Saruman the White must lead his army along a straight path from Isengard to Helm’s Deep. To keep track of his forces, Saruman distributes seeing stones, known as palantirs, among the troops. Each palantir has a maximum effective range of R units, and must be
carried by some troop in the army (i.e., palantirs are not allowed to “free float” in mid-air). Help Saruman take control of Middle Earth by determining the minimum number of palantirs needed for Saruman to ensure that each of his minions is within R units
of some palantir.

Input

The input test file will contain multiple cases.
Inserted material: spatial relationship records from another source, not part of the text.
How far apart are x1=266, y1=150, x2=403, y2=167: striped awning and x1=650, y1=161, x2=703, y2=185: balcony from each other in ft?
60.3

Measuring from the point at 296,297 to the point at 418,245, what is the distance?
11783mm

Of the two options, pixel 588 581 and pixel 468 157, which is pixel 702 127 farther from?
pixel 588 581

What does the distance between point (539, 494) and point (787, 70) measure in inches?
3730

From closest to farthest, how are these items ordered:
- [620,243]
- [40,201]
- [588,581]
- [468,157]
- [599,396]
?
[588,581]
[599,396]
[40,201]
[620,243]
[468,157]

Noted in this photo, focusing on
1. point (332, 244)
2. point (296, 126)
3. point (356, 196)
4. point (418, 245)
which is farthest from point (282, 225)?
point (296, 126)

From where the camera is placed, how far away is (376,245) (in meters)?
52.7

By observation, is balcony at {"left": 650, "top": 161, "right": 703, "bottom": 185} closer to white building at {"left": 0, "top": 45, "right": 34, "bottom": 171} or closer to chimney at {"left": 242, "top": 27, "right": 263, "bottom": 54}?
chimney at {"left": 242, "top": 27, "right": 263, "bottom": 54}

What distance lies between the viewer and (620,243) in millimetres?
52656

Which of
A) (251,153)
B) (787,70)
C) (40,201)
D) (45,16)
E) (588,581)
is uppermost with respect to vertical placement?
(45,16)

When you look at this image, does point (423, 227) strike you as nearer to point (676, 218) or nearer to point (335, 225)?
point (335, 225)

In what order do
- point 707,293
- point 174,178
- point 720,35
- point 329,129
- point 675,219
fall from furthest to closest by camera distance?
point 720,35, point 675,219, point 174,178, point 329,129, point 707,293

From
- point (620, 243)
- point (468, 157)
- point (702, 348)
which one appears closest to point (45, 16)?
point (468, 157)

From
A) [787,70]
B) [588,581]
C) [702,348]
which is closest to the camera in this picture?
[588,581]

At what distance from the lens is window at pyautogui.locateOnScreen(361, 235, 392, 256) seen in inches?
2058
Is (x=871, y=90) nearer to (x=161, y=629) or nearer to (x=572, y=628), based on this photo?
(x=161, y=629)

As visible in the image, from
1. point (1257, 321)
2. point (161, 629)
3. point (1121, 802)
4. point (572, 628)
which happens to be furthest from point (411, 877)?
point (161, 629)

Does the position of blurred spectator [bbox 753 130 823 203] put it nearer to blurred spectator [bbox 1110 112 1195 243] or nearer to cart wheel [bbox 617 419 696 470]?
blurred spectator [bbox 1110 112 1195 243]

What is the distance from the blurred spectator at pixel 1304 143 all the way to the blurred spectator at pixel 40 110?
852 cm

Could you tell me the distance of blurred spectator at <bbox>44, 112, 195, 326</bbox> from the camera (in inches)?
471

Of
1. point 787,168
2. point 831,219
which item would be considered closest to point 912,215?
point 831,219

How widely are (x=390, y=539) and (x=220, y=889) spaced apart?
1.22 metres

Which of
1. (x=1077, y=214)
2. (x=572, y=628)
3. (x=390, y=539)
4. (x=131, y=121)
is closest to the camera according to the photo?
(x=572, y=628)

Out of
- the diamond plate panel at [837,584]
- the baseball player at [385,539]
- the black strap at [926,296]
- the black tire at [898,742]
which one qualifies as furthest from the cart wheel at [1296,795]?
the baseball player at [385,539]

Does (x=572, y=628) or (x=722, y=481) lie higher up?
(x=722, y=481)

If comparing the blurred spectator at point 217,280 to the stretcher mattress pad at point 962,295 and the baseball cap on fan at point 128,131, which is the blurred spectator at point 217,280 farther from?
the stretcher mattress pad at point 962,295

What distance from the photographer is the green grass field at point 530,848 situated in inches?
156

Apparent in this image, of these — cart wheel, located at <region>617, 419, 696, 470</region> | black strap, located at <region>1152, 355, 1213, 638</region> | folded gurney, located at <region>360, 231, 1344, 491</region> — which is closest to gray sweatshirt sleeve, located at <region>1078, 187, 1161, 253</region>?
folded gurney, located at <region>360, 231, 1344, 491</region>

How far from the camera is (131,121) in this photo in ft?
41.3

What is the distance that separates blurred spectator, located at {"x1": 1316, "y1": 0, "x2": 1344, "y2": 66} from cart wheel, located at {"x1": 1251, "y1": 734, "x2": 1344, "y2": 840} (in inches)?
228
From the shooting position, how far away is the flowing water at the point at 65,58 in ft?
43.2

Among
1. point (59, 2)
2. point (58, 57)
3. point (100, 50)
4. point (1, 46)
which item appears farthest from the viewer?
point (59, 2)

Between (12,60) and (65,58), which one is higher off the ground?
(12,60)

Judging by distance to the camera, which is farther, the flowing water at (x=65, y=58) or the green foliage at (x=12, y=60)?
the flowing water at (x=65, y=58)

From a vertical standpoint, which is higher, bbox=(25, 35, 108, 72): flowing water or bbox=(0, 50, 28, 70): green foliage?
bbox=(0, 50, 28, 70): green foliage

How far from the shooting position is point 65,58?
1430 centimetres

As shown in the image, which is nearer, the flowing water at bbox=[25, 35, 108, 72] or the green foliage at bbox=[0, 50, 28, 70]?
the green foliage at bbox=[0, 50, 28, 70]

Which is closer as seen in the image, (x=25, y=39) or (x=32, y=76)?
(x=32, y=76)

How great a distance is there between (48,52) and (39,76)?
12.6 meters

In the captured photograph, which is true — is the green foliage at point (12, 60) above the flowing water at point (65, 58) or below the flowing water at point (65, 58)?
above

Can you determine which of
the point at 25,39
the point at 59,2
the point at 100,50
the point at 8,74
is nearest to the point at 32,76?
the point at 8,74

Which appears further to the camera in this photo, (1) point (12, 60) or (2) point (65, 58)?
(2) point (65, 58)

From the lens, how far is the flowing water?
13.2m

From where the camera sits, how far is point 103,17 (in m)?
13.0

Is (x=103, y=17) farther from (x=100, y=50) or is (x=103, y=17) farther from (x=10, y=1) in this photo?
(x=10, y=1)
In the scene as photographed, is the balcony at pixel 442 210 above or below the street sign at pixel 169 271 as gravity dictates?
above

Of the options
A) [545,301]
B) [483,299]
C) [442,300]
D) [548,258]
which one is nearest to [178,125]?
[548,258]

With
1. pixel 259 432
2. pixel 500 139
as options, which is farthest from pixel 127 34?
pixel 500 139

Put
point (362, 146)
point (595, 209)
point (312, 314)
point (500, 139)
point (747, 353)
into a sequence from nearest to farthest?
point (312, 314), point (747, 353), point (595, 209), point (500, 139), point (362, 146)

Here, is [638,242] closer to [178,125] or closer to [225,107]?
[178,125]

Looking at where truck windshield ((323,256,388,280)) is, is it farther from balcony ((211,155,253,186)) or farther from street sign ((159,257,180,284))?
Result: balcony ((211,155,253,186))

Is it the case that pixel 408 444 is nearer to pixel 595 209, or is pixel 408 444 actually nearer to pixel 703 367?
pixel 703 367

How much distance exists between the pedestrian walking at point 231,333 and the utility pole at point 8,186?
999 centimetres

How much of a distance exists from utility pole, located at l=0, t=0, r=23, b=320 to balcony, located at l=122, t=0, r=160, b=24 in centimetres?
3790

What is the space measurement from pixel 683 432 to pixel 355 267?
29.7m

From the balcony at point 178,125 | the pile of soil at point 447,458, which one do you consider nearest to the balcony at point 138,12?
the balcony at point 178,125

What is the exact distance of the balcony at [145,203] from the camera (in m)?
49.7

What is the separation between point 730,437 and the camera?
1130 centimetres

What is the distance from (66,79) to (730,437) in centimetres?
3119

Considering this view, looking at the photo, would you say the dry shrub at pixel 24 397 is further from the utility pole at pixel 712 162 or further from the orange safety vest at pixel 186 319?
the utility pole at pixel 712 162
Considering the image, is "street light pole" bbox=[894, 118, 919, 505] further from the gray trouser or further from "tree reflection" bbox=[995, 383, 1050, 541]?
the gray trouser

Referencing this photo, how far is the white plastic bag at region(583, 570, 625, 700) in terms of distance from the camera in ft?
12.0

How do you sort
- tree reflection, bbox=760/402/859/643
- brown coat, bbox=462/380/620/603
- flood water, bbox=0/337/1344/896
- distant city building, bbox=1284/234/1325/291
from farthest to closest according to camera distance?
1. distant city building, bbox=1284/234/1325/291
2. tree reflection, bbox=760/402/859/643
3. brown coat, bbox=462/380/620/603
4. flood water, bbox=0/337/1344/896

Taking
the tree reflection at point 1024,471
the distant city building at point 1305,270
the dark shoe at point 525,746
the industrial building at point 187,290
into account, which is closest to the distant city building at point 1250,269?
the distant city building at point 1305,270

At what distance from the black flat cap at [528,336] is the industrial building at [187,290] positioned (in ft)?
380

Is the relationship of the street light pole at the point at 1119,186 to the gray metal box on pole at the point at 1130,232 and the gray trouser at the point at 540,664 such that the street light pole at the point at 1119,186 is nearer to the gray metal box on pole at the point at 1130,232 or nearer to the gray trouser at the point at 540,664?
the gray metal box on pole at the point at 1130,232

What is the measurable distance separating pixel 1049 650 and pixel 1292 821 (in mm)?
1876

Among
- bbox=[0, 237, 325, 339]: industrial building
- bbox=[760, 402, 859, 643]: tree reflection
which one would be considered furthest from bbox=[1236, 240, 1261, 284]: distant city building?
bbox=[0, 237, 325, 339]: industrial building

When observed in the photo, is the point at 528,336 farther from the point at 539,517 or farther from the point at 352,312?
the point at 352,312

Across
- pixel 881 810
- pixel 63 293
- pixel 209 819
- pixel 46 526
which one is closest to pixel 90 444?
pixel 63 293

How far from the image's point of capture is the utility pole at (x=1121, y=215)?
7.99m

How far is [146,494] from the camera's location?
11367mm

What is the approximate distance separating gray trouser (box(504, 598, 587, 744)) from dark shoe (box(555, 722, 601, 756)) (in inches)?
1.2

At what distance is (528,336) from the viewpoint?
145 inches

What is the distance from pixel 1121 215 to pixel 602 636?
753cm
Each test case begins with a single line containing an integer R, the maximum effective range of all palantirs (where 0 ≤ R ≤ 1000), and an integer n, the number of troops in Saruman’s army (where 1 ≤ n ≤ 1000).
The next line contains n integers, indicating the positions x1, …, xn of each troop (where 0 ≤ xi ≤ 1000). The end-of-file is marked by a test case with R = n = −1.

Output

For each test case, print a single integer indicating the minimum number of palantirs needed.

Sample Input

0 3

10 20 20

10 7

70 30 1 7 15 20 50

-1 -1

Sample Output

2

4

这一题样的是贪心算法，具体的思路是这样的：找到一个未标记的点a,往右找到离a最远的在R的距离之内的点b，将b坐上标记，然后在标记点b往右在距离R之内的点相当于被标记；

AC代码：

# include <cstdio>
# include <cstring>
# include <algorithm>
using namespace std;
int s[1010];
int flage[1010];
int main(){
int n, r, ans, cur, i, j, k;
while(scanf("%d%d", &r, &n)!=EOF){
if(r==-1&&n==-1){
break;
}
ans=0;
for(i=1; i<=n; i++){
scanf("%d", &s[i]);
}
sort(s+1, s+1+n);
memset(flage, 0, sizeof(flage));
for(i=1; i<=n; i++){
if(!flage[i]){
ans++;
cur=i;
flage[i]=1;
for(j=i+1; j<=n; j++){
if(s[i]+r>=s[j]){
cur=j;
flage[j]=1;
}
else{
break;
}
}
for(j=cur+1; j<=n; j++){
if(s[cur]+r>=s[j]){
flage[j]=1;
}
}
}
}
printf("%d\n", ans);
}
return 0;
}